▶ Provided records
++++++++++++++++++++

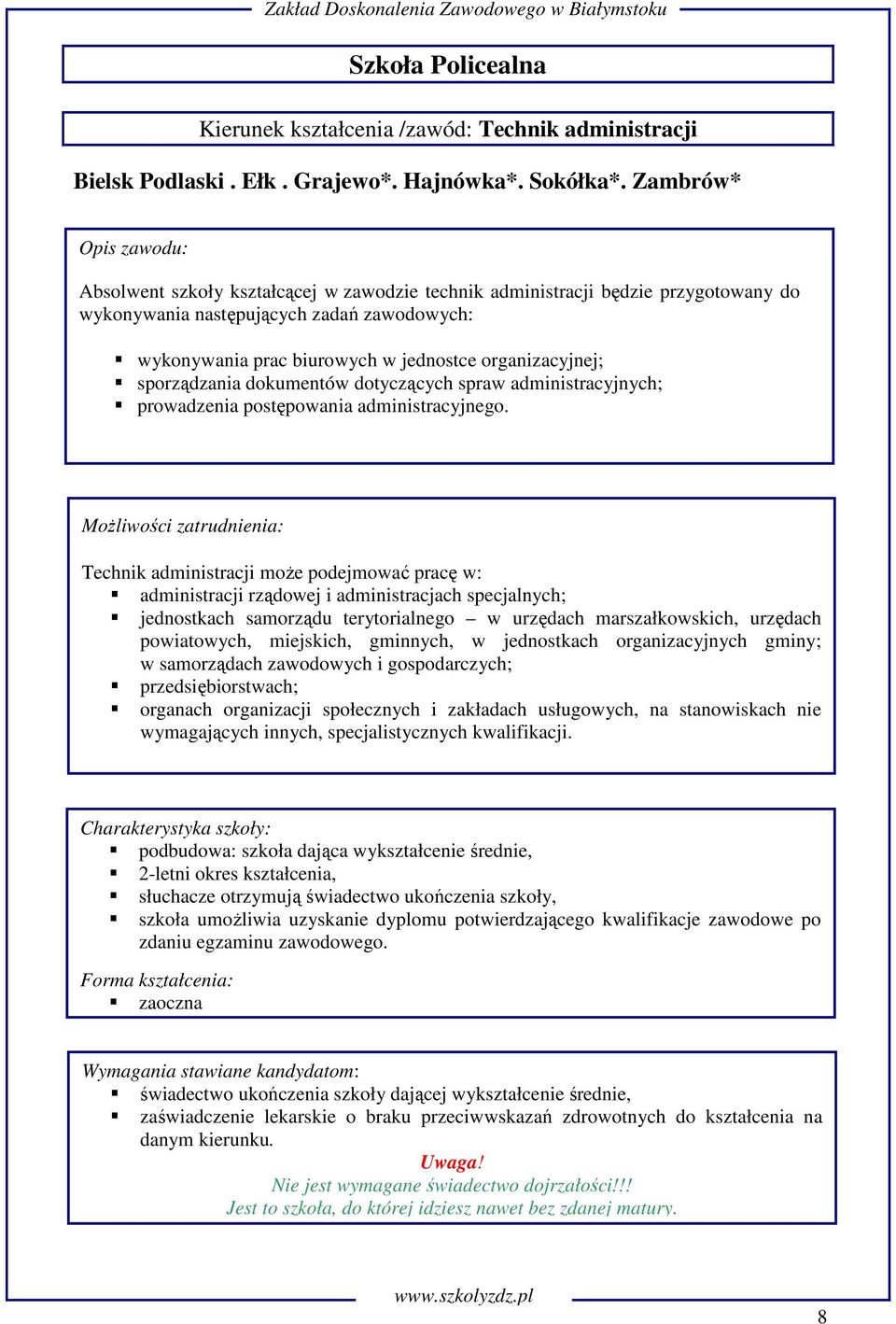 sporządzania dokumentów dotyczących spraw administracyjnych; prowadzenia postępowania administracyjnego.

++++++++++++++++++++

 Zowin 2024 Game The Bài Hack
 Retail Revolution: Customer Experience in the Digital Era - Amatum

++++++++++++++++++++

▶ Work request
The required answer is the run of lines above, starting at the line with "Zowin 2024 Game The Bài Hack" and ending at the line with "Retail Revolution: Customer", reproduced exactly with both ends.

▶ Task answer
 Zowin 2024 Game The Bài Hack
 Retail Revolution: Customer Experience in the Digital Era - Amatum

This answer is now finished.